And sometimes they’ll balance against each other and you’ll come out exactly where we forecast. And sometimes they’ll — you’ll have been conservative a little more than you were non-conservative, and you’ll end up — where we are, which is a little better revenue in the quarter than we had expected.

Jeff Silber — BMO Capital Markets — Analyst

Okay, great. And then, just on more follow-up on the system downtime issues — are there any funding issues related to that? What I mean by that — do certain states require a certain number of minimum hours, and because of this issue, some of the funding may be at risk?

Ron Packard — K12 Inc. — Founder and CEO

No, we don’t anticipate — I mean, again, the system downtime was very little. It’s basically a blip in the radar screen. But, obviously, we want to be up 100% of the time. But to even have an hour, to us, is a lot. So — but, no, we don’t anticipate that.

Jeff Silber — BMO Capital Markets — Analyst

Okay, great. Thanks. I’ll drop back in the queue.

Operator

Your next question comes from the line of Amy Junker from Robert Baird. Please proceed.

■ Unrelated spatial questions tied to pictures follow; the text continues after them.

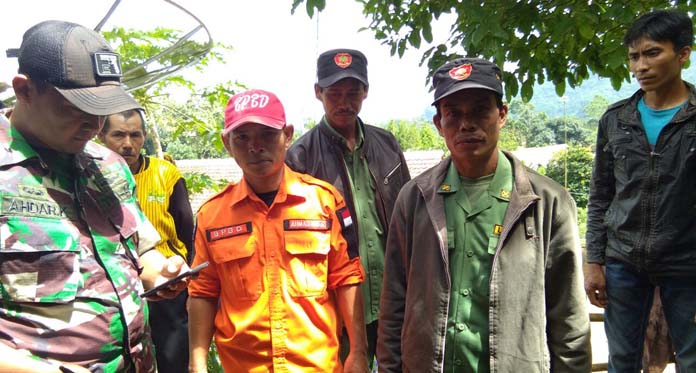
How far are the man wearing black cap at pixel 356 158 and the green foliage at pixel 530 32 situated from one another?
404mm

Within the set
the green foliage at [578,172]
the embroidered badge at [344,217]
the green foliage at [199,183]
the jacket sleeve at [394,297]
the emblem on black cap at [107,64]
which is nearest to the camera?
the emblem on black cap at [107,64]

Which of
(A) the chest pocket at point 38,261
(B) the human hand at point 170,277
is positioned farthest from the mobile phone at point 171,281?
(A) the chest pocket at point 38,261

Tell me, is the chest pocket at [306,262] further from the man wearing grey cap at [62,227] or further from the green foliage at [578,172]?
the green foliage at [578,172]

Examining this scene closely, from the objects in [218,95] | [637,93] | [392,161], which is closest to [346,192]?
[392,161]

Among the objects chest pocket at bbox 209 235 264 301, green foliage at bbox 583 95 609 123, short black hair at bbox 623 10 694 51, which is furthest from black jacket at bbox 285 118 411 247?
green foliage at bbox 583 95 609 123

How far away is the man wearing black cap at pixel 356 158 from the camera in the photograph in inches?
105

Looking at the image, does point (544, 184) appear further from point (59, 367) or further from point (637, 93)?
point (59, 367)

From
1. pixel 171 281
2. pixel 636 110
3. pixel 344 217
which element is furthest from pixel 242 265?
pixel 636 110

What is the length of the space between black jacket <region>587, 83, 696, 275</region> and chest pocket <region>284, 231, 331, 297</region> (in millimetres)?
1483

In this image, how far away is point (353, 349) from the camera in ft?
7.10

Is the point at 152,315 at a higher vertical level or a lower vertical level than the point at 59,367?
lower

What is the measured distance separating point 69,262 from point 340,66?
1.70 m

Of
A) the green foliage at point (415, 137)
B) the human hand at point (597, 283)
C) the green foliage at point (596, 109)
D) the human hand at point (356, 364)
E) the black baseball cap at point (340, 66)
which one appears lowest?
the human hand at point (356, 364)

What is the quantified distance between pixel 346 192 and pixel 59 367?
60.9 inches
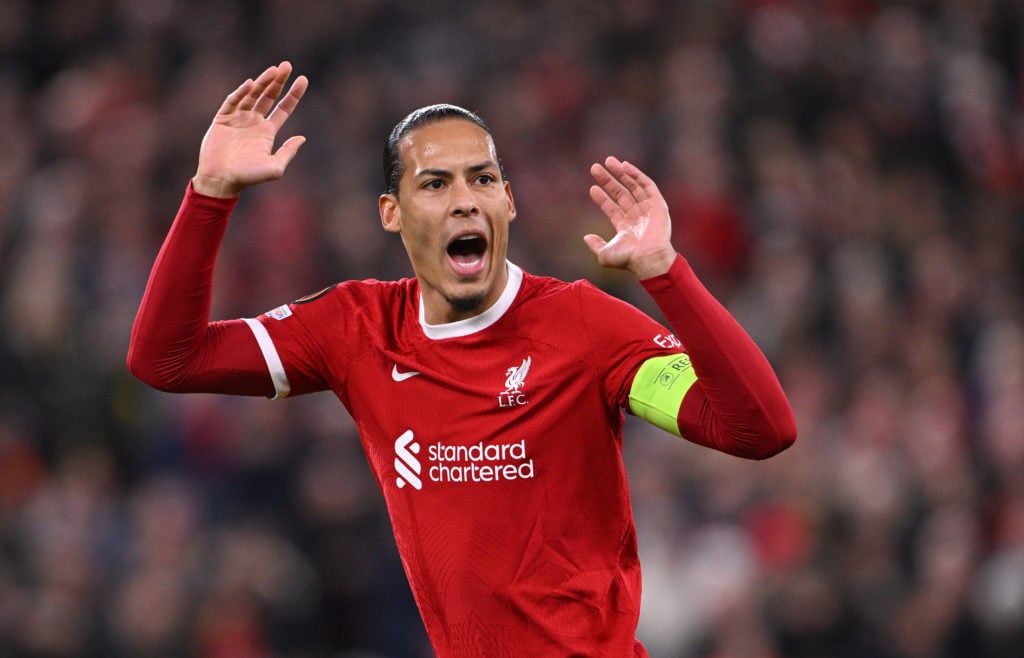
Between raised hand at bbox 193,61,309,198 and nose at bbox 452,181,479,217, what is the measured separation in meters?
0.43

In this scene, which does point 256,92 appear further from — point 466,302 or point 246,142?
point 466,302

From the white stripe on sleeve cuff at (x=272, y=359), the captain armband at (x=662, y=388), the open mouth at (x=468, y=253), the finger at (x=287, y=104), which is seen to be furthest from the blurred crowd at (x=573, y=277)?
the finger at (x=287, y=104)

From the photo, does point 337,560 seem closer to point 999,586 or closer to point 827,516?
point 827,516

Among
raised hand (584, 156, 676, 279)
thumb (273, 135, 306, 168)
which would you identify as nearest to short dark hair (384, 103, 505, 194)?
thumb (273, 135, 306, 168)

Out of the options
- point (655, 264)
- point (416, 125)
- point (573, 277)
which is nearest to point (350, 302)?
point (416, 125)

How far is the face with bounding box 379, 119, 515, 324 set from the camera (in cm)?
407

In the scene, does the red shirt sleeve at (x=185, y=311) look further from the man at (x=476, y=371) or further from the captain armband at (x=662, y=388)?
the captain armband at (x=662, y=388)

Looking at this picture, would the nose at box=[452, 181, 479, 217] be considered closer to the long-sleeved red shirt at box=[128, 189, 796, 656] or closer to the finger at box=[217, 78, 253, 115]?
the long-sleeved red shirt at box=[128, 189, 796, 656]

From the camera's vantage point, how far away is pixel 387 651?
7.98 meters

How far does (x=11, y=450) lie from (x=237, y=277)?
1.73 meters

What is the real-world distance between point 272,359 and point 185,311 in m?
0.31

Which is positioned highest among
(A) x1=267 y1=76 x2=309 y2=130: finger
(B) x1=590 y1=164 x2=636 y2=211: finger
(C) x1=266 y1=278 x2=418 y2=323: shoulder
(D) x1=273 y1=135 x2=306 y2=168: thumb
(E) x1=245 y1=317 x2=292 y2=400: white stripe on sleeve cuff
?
(A) x1=267 y1=76 x2=309 y2=130: finger

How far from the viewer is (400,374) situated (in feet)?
13.5

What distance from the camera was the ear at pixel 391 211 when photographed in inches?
169
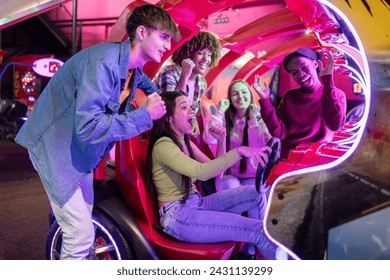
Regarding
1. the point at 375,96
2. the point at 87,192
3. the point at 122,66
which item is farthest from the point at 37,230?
the point at 375,96

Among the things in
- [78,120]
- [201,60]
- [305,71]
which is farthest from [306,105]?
[78,120]

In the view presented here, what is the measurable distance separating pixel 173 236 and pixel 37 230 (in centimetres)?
136

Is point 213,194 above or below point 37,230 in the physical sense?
above

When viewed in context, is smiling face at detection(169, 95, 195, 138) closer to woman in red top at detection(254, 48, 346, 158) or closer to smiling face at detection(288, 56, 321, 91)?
woman in red top at detection(254, 48, 346, 158)

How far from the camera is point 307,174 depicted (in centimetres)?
140

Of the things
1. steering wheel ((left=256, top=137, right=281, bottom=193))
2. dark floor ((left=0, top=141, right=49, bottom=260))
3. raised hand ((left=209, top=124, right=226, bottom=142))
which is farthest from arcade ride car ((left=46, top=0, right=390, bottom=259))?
dark floor ((left=0, top=141, right=49, bottom=260))

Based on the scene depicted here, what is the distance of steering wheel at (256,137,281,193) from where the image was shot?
160cm

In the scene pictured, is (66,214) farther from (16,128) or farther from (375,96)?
(16,128)

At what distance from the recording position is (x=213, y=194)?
179cm

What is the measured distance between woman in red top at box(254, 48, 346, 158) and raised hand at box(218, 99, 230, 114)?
0.15m

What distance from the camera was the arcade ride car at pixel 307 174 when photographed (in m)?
1.32

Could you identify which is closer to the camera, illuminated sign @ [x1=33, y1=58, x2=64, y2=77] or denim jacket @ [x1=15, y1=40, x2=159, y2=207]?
denim jacket @ [x1=15, y1=40, x2=159, y2=207]

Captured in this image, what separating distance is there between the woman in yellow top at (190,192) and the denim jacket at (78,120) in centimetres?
24

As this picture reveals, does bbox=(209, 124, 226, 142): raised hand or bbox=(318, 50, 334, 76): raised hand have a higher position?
bbox=(318, 50, 334, 76): raised hand
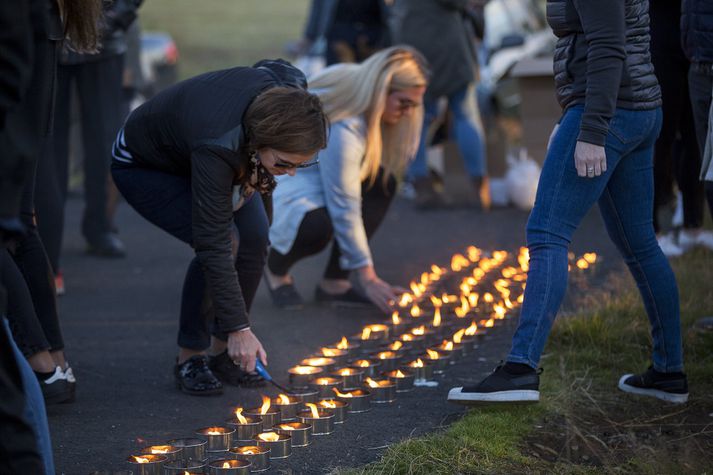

Amy Junker — Robert W. Baird & Company, Inc. — Analyst

Thanks, and good morning. If I could just touch, again, on the gross margin, as we — for the full year, as we think about that — as high school continues to ramp as a percentage of total revenue, John, would you expect that to be down again year-over-year, just as that grows, and as managed schools ramp up as a percentage of the total?

So, should we expect a continued contraction there? Or, could we see some leverage in that line item?

John Baule — K12 Inc. — COO & CFO

I think we’re going to give more detailed guidance on that for the year — well, at least with operating margins when we do the next-quarter call. It’s hard to say at this point.

I mean, I think what we’ve said all along is that we think, over time, our high school margins will improve and approximate our K-through-eight. But whether that happens next year or longer term, we’re not sure yet.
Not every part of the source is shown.